*** Block opens ***

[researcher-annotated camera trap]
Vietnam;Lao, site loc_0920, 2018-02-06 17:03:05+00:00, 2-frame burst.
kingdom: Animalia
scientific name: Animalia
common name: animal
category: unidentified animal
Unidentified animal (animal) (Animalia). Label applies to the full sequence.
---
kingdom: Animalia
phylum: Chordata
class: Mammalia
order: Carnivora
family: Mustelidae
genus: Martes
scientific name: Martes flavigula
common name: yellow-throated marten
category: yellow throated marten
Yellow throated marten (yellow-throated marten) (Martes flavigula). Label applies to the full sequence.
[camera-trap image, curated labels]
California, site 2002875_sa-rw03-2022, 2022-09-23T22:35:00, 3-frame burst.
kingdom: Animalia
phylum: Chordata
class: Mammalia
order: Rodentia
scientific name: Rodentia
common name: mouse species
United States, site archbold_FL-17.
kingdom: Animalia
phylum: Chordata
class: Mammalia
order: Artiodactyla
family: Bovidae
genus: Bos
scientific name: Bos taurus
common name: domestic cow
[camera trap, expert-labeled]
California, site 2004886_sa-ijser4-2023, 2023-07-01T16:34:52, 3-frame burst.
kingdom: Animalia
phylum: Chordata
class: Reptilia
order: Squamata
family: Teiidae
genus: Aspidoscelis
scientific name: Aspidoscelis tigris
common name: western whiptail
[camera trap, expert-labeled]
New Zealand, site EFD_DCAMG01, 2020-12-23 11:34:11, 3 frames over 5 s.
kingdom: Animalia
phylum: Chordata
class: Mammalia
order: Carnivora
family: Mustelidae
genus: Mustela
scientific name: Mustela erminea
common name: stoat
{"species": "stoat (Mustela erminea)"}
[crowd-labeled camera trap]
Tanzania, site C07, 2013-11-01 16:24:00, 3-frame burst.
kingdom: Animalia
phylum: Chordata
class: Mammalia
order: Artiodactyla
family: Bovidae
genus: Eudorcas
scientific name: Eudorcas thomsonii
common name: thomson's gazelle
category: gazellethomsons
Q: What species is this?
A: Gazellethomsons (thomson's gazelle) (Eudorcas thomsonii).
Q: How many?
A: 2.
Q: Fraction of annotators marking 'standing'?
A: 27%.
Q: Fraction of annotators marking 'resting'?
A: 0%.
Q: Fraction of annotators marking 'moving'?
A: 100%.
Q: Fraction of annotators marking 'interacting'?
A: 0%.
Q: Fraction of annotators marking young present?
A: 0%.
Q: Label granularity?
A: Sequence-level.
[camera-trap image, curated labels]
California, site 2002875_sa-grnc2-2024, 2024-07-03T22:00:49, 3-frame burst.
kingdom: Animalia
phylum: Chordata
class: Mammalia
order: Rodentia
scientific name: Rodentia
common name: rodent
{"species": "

*** Block closes ***

◆ EXERCISE AIM: Output the full listing exactly as given.

◆ OUTPUT OF THE EXERCISE:
[researcher-annotated camera trap]
Vietnam;Lao, site loc_0920, 2018-02-06 17:03:05+00:00, 2-frame burst.
kingdom: Animalia
scientific name: Animalia
common name: animal
category: unidentified animal
Unidentified animal (animal) (Animalia). Label applies to the full sequence.
---
kingdom: Animalia
phylum: Chordata
class: Mammalia
order: Carnivora
family: Mustelidae
genus: Martes
scientific name: Martes flavigula
common name: yellow-throated marten
category: yellow throated marten
Yellow throated marten (yellow-throated marten) (Martes flavigula). Label applies to the full sequence.
[camera-trap image, curated labels]
California, site 2002875_sa-rw03-2022, 2022-09-23T22:35:00, 3-frame burst.
kingdom: Animalia
phylum: Chordata
class: Mammalia
order: Rodentia
scientific name: Rodentia
common name: mouse species
United States, site archbold_FL-17.
kingdom: Animalia
phylum: Chordata
class: Mammalia
order: Artiodactyla
family: Bovidae
genus: Bos
scientific name: Bos taurus
common name: domestic cow
[camera trap, expert-labeled]
California, site 2004886_sa-ijser4-2023, 2023-07-01T16:34:52, 3-frame burst.
kingdom: Animalia
phylum: Chordata
class: Reptilia
order: Squamata
family: Teiidae
genus: Aspidoscelis
scientific name: Aspidoscelis tigris
common name: western whiptail
[camera trap, expert-labeled]
New Zealand, site EFD_DCAMG01, 2020-12-23 11:34:11, 3 frames over 5 s.
kingdom: Animalia
phylum: Chordata
class: Mammalia
order: Carnivora
family: Mustelidae
genus: Mustela
scientific name: Mustela erminea
common name: stoat
{"species": "stoat (Mustela erminea)"}
[crowd-labeled camera trap]
Tanzania, site C07, 2013-11-01 16:24:00, 3-frame burst.
kingdom: Animalia
phylum: Chordata
class: Mammalia
order: Artiodactyla
family: Bovidae
genus: Eudorcas
scientific name: Eudorcas thomsonii
common name: thomson's gazelle
category: gazellethomsons
Q: What species is this?
A: Gazellethomsons (thomson's gazelle) (Eudorcas thomsonii).
Q: How many?
A: 2.
Q: Fraction of annotators marking 'standing'?
A: 27%.
Q: Fraction of annotators marking 'resting'?
A: 0%.
Q: Fraction of annotators marking 'moving'?
A: 100%.
Q: Fraction of annotators marking 'interacting'?
A: 0%.
Q: Fraction of annotators marking young present?
A: 0%.
Q: Label granularity?
A: Sequence-level.
[camera-trap image, curated labels]
California, site 2002875_sa-grnc2-2024, 2024-07-03T22:00:49, 3-frame burst.
kingdom: Animalia
phylum: Chordata
class: Mammalia
order: Rodentia
scientific name: Rodentia
common name: rodent
{"species": "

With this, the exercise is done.